**WHAT TO WORK ON**
Echo every one of the following items word for word.
*** EXERCISE INPUTS ***
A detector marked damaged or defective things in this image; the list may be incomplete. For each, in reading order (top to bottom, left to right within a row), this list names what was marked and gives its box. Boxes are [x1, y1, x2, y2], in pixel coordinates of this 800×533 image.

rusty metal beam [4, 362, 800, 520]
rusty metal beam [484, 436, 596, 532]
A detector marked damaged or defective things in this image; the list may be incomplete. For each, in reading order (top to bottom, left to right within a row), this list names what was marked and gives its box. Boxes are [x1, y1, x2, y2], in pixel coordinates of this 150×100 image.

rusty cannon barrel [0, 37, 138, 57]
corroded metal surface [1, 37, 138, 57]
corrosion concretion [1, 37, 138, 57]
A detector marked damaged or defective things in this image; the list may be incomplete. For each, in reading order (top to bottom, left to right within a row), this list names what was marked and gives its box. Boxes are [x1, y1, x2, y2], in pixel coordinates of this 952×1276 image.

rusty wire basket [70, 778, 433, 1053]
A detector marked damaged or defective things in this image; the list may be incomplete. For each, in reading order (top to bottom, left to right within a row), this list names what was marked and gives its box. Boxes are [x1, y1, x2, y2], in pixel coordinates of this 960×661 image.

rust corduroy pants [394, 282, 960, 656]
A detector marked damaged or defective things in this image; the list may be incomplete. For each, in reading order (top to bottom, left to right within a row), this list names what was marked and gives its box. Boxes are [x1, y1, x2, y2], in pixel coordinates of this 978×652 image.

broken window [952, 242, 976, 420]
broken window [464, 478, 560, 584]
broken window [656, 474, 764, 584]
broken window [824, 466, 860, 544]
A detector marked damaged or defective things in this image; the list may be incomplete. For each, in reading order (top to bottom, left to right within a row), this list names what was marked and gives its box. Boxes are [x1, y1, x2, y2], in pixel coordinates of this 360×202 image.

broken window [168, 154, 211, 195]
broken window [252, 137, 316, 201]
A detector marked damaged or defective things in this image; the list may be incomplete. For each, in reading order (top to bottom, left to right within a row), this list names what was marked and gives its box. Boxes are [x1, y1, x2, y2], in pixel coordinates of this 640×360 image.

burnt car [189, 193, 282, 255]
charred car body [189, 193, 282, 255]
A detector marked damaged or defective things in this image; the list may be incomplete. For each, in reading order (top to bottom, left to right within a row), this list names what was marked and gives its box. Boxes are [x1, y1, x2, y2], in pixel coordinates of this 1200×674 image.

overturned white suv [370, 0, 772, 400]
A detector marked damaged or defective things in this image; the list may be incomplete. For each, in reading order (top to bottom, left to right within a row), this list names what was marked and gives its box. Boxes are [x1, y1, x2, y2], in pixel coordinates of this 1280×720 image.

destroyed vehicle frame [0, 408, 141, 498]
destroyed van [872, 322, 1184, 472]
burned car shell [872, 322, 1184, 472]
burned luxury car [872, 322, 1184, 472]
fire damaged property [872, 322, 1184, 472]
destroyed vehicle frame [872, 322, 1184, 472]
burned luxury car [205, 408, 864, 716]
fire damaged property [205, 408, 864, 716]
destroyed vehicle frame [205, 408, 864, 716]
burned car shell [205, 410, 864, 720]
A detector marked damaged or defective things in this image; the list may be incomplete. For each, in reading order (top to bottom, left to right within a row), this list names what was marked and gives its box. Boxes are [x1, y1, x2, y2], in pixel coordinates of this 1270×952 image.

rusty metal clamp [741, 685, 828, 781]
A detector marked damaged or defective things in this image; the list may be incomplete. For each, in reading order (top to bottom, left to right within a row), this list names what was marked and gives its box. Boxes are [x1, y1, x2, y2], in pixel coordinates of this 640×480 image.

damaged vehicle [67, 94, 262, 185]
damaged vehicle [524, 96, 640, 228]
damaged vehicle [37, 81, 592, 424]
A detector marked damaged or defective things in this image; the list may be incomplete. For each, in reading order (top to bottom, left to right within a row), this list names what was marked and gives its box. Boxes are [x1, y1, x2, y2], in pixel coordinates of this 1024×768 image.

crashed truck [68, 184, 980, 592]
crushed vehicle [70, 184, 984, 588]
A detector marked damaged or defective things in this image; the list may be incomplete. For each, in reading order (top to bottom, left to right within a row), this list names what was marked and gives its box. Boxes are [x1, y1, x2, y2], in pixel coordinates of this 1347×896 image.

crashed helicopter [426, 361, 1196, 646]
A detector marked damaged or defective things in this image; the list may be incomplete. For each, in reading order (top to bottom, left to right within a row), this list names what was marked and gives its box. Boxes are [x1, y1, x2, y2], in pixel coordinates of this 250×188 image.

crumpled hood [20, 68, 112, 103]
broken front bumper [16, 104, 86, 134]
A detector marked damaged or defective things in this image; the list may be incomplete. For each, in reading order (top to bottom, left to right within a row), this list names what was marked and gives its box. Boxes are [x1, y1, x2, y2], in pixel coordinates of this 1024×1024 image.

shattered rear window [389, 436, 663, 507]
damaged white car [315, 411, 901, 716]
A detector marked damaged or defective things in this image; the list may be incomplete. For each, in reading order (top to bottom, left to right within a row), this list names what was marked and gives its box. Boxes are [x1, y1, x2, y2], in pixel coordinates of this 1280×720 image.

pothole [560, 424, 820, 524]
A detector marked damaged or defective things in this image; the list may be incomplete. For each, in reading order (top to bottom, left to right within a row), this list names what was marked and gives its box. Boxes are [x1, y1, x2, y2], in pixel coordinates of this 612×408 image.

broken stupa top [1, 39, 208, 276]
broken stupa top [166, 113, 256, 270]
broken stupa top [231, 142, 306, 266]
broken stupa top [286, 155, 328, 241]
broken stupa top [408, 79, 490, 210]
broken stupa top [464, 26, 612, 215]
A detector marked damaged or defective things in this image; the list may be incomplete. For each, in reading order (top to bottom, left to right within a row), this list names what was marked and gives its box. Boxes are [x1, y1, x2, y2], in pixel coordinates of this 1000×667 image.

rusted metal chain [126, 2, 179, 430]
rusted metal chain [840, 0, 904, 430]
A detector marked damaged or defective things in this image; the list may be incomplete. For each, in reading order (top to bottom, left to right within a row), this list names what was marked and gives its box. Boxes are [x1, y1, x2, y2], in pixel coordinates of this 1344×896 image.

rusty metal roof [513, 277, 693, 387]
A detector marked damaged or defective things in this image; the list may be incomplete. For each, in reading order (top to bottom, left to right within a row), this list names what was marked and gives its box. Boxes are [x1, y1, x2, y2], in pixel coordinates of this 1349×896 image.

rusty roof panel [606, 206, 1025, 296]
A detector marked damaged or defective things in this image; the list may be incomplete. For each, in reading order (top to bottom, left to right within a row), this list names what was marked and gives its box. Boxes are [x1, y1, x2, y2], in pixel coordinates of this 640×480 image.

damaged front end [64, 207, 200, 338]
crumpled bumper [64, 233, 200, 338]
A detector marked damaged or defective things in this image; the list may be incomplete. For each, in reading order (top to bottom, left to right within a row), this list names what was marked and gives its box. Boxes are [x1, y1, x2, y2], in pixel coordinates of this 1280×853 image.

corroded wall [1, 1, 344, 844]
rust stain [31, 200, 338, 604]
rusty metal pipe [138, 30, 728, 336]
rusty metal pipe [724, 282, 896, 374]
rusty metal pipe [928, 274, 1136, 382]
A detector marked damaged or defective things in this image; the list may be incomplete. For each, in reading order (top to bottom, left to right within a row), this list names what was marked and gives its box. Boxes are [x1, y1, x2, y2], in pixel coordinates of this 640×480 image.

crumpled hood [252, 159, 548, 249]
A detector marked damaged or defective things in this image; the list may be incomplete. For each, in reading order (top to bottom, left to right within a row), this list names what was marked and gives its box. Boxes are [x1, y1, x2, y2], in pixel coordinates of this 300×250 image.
***
**SOLUTION TO THE PROBLEM**
A detector marked damaged or defective things in this image; the list may be incomplete. For each, in reading order (top to bottom, left to right within a row), this list names what was marked and gives its box. Boxes are [x1, y1, x2, y2], in pixel coordinates of this 800×533 image.

rusty metal beam [4, 362, 800, 520]
rusty metal beam [484, 436, 596, 532]
A detector marked damaged or defective things in this image; the list may be incomplete. For each, in reading order (top to bottom, left to right within a row), this list names what was marked and gives its box. Boxes are [x1, y1, x2, y2], in pixel coordinates of this 150×100 image.

rusty cannon barrel [0, 37, 138, 57]
corroded metal surface [1, 37, 138, 57]
corrosion concretion [1, 37, 138, 57]
A detector marked damaged or defective things in this image; the list may be incomplete. For each, in reading order (top to bottom, left to right within a row), this list names what was marked and gives its box. Boxes are [x1, y1, x2, y2], in pixel coordinates of this 952×1276 image.

rusty wire basket [70, 778, 433, 1053]
A detector marked damaged or defective things in this image; the list may be incomplete. For each, in reading order (top to bottom, left to right within a row), this list names what was marked and gives its box. Boxes are [x1, y1, x2, y2], in pixel coordinates of this 960×661 image.

rust corduroy pants [394, 282, 960, 656]
A detector marked damaged or defective things in this image; the list may be incomplete. For each, in reading order (top to bottom, left to right within a row), this list names what was marked and gives its box. Boxes are [x1, y1, x2, y2], in pixel coordinates of this 978×652 image.

broken window [952, 242, 976, 420]
broken window [464, 478, 560, 584]
broken window [656, 474, 764, 584]
broken window [824, 466, 860, 544]
A detector marked damaged or defective things in this image; the list may be incomplete. For each, in reading order (top to bottom, left to right within a row), this list names what was marked and gives its box. Boxes are [x1, y1, x2, y2], in pixel coordinates of this 360×202 image.

broken window [168, 154, 211, 195]
broken window [252, 137, 316, 201]
A detector marked damaged or defective things in this image; the list may be incomplete. For each, in reading order (top to bottom, left to right within a row), this list names what was marked and gives its box. Boxes are [x1, y1, x2, y2], in pixel coordinates of this 640×360 image.

burnt car [189, 193, 282, 255]
charred car body [189, 193, 282, 255]
A detector marked damaged or defective things in this image; the list may be incomplete. For each, in reading order (top to bottom, left to right within a row), this list names what was marked and gives its box. Boxes are [x1, y1, x2, y2], in pixel coordinates of this 1200×674 image.

overturned white suv [370, 0, 772, 400]
A detector marked damaged or defective things in this image; the list may be incomplete. For each, in reading order (top to bottom, left to right within a row), this list names what was marked and gives its box. Boxes are [x1, y1, x2, y2], in pixel coordinates of this 1280×720 image.

destroyed vehicle frame [0, 408, 141, 498]
destroyed van [872, 322, 1184, 472]
burned car shell [872, 322, 1184, 472]
burned luxury car [872, 322, 1184, 472]
fire damaged property [872, 322, 1184, 472]
destroyed vehicle frame [872, 322, 1184, 472]
burned luxury car [205, 408, 864, 716]
fire damaged property [205, 408, 864, 716]
destroyed vehicle frame [205, 408, 864, 716]
burned car shell [205, 410, 864, 720]
A detector marked damaged or defective things in this image; the list may be incomplete. For each, in reading order (top to bottom, left to right within a row), this list names what was marked and gives its box. Boxes are [x1, y1, x2, y2], in pixel coordinates of this 1270×952 image.

rusty metal clamp [741, 685, 828, 781]
A detector marked damaged or defective things in this image; the list may be incomplete. For each, in reading order (top to bottom, left to right within a row), this list names what was marked and gives its box. Boxes are [x1, y1, x2, y2], in pixel coordinates of this 640×480 image.

damaged vehicle [67, 94, 262, 185]
damaged vehicle [524, 96, 640, 228]
damaged vehicle [37, 81, 592, 424]
A detector marked damaged or defective things in this image; the list may be incomplete. For each, in reading order (top to bottom, left to right within a row), this list names what was marked and gives its box. Boxes are [x1, y1, x2, y2], in pixel coordinates of this 1024×768 image.

crashed truck [68, 184, 980, 592]
crushed vehicle [70, 184, 984, 588]
A detector marked damaged or defective things in this image; the list may be incomplete. For each, in reading order (top to bottom, left to right within a row), this list names what was marked and gives its box. Boxes are [x1, y1, x2, y2], in pixel coordinates of this 1347×896 image.

crashed helicopter [426, 361, 1196, 646]
A detector marked damaged or defective things in this image; the list may be incomplete. For each, in reading order (top to bottom, left to right within a row), this list names what was marked and gives its box. Boxes are [x1, y1, x2, y2], in pixel coordinates of this 250×188 image.

crumpled hood [20, 68, 112, 103]
broken front bumper [16, 104, 86, 134]
A detector marked damaged or defective things in this image; the list may be incomplete. For each, in reading order (top to bottom, left to right within a row), this list names what was marked and gives its box. Boxes are [x1, y1, x2, y2], in pixel coordinates of this 1024×1024 image.

shattered rear window [389, 436, 663, 507]
damaged white car [315, 411, 901, 716]
A detector marked damaged or defective things in this image; the list may be incomplete. For each, in reading order (top to bottom, left to right within a row), this list names what was marked and gives its box. Boxes are [x1, y1, x2, y2], in pixel coordinates of this 1280×720 image.

pothole [560, 424, 820, 524]
A detector marked damaged or defective things in this image; the list may be incomplete. For each, in reading order (top to bottom, left to right within a row), this list names what was marked and gives its box. Boxes are [x1, y1, x2, y2], in pixel coordinates of this 612×408 image.

broken stupa top [1, 39, 208, 276]
broken stupa top [166, 113, 256, 270]
broken stupa top [231, 142, 306, 266]
broken stupa top [286, 155, 328, 241]
broken stupa top [408, 79, 490, 210]
broken stupa top [464, 26, 612, 215]
A detector marked damaged or defective things in this image; the list may be incomplete. For each, in reading order (top to bottom, left to right within a row), this list names what was marked and gives its box. Boxes are [x1, y1, x2, y2], in pixel coordinates of this 1000×667 image.

rusted metal chain [126, 2, 179, 430]
rusted metal chain [840, 0, 904, 430]
A detector marked damaged or defective things in this image; the list may be incomplete. For each, in reading order (top to bottom, left to right within a row), this list names what was marked and gives its box. Boxes are [x1, y1, x2, y2], in pixel coordinates of this 1344×896 image.

rusty metal roof [513, 277, 693, 387]
A detector marked damaged or defective things in this image; the list may be incomplete. For each, in reading order (top to bottom, left to right within a row), this list names what was marked and gives its box. Boxes are [x1, y1, x2, y2], in pixel coordinates of this 1349×896 image.

rusty roof panel [606, 206, 1025, 296]
A detector marked damaged or defective things in this image; the list may be incomplete. For each, in reading order (top to bottom, left to right within a row), this list names what was marked and gives its box. Boxes are [x1, y1, x2, y2], in pixel coordinates of this 640×480 image.

damaged front end [64, 207, 200, 338]
crumpled bumper [64, 233, 200, 338]
A detector marked damaged or defective things in this image; the list may be incomplete. For each, in reading order (top to bottom, left to right within a row), this list names what was marked and gives its box. Boxes are [x1, y1, x2, y2], in pixel coordinates of this 1280×853 image.

corroded wall [1, 1, 344, 844]
rust stain [31, 200, 338, 604]
rusty metal pipe [138, 30, 728, 336]
rusty metal pipe [724, 282, 896, 374]
rusty metal pipe [928, 274, 1136, 382]
A detector marked damaged or defective things in this image; the list may be incomplete. For each, in reading order (top to bottom, left to right within a row), this list names what was marked and gives its box. Boxes are [x1, y1, x2, y2], in pixel coordinates of this 640×480 image.

crumpled hood [252, 159, 548, 249]
A detector marked damaged or defective things in this image; the list may be incomplete. For each, in reading order (top to bottom, left to right within a row), this list names what was marked and gives its box. Boxes are [x1, y1, x2, y2], in pixel coordinates of this 300×250 image.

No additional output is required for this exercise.